GIVEN RECORDS:
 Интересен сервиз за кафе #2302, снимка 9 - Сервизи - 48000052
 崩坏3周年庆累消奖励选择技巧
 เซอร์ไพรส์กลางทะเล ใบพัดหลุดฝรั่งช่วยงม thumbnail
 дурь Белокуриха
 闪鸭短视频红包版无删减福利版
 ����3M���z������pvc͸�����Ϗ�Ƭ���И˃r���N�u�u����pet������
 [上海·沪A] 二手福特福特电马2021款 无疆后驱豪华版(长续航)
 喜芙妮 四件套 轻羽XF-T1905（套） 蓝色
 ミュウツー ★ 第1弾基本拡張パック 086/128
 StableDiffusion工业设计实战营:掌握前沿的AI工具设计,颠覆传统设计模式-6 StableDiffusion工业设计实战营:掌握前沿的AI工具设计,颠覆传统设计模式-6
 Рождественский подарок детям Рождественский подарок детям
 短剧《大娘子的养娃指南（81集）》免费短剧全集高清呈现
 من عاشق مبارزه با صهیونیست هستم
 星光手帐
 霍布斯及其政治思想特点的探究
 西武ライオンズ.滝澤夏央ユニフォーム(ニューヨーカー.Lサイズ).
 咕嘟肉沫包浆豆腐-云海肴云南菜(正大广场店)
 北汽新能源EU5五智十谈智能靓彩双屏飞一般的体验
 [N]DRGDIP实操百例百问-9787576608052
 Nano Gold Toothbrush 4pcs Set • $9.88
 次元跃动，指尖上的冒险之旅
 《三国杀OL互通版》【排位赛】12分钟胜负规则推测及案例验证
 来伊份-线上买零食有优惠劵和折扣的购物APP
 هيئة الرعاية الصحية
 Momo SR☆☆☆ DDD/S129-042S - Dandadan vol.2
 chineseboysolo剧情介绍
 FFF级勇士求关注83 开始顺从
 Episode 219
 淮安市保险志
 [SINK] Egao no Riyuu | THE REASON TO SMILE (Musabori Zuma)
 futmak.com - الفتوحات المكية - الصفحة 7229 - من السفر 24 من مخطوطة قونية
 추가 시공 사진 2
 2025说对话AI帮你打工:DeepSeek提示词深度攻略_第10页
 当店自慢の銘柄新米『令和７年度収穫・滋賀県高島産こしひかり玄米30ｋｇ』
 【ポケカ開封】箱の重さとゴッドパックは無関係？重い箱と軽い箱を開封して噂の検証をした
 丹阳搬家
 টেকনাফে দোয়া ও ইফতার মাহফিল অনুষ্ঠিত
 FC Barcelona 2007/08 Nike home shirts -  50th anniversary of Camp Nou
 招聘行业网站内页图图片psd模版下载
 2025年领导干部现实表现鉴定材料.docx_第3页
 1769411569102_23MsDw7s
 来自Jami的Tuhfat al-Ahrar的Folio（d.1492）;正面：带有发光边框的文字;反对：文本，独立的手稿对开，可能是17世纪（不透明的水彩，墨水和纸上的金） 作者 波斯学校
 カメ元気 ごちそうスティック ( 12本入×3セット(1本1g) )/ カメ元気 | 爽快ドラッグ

PROBLEM STATEMENT: Give all the lines above again, exactly.

RESULT:
 Интересен сервиз за кафе #2302, снимка 9 - Сервизи - 48000052
 崩坏3周年庆累消奖励选择技巧
 เซอร์ไพรส์กลางทะเล ใบพัดหลุดฝรั่งช่วยงม thumbnail
 дурь Белокуриха
 闪鸭短视频红包版无删减福利版
 ����3M���z������pvc͸�����Ϗ�Ƭ���И˃r���N�u�u����pet������
 [上海·沪A] 二手福特福特电马2021款 无疆后驱豪华版(长续航)
 喜芙妮 四件套 轻羽XF-T1905（套） 蓝色
 ミュウツー ★ 第1弾基本拡張パック 086/128
 StableDiffusion工业设计实战营:掌握前沿的AI工具设计,颠覆传统设计模式-6 StableDiffusion工业设计实战营:掌握前沿的AI工具设计,颠覆传统设计模式-6
 Рождественский подарок детям Рождественский подарок детям
 短剧《大娘子的养娃指南（81集）》免费短剧全集高清呈现
 من عاشق مبارزه با صهیونیست هستم
 星光手帐
 霍布斯及其政治思想特点的探究
 西武ライオンズ.滝澤夏央ユニフォーム(ニューヨーカー.Lサイズ).
 咕嘟肉沫包浆豆腐-云海肴云南菜(正大广场店)
 北汽新能源EU5五智十谈智能靓彩双屏飞一般的体验
 [N]DRGDIP实操百例百问-9787576608052
 Nano Gold Toothbrush 4pcs Set • $9.88
 次元跃动，指尖上的冒险之旅
 《三国杀OL互通版》【排位赛】12分钟胜负规则推测及案例验证
 来伊份-线上买零食有优惠劵和折扣的购物APP
 هيئة الرعاية الصحية
 Momo SR☆☆☆ DDD/S129-042S - Dandadan vol.2
 chineseboysolo剧情介绍
 FFF级勇士求关注83 开始顺从
 Episode 219
 淮安市保险志
 [SINK] Egao no Riyuu | THE REASON TO SMILE (Musabori Zuma)
 futmak.com - الفتوحات المكية - الصفحة 7229 - من السفر 24 من مخطوطة قونية
 추가 시공 사진 2
 2025说对话AI帮你打工:DeepSeek提示词深度攻略_第10页
 当店自慢の銘柄新米『令和７年度収穫・滋賀県高島産こしひかり玄米30ｋｇ』
 【ポケカ開封】箱の重さとゴッドパックは無関係？重い箱と軽い箱を開封して噂の検証をした
 丹阳搬家
 টেকনাফে দোয়া ও ইফতার মাহফিল অনুষ্ঠিত
 FC Barcelona 2007/08 Nike home shirts -  50th anniversary of Camp Nou
 招聘行业网站内页图图片psd模版下载
 2025年领导干部现实表现鉴定材料.docx_第3页
 1769411569102_23MsDw7s
 来自Jami的Tuhfat al-Ahrar的Folio（d.1492）;正面：带有发光边框的文字;反对：文本，独立的手稿对开，可能是17世纪（不透明的水彩，墨水和纸上的金） 作者 波斯学校
 カメ元気 ごちそうスティック ( 12本入×3セット(1本1g) )/ カメ元気 | 爽快ドラッグ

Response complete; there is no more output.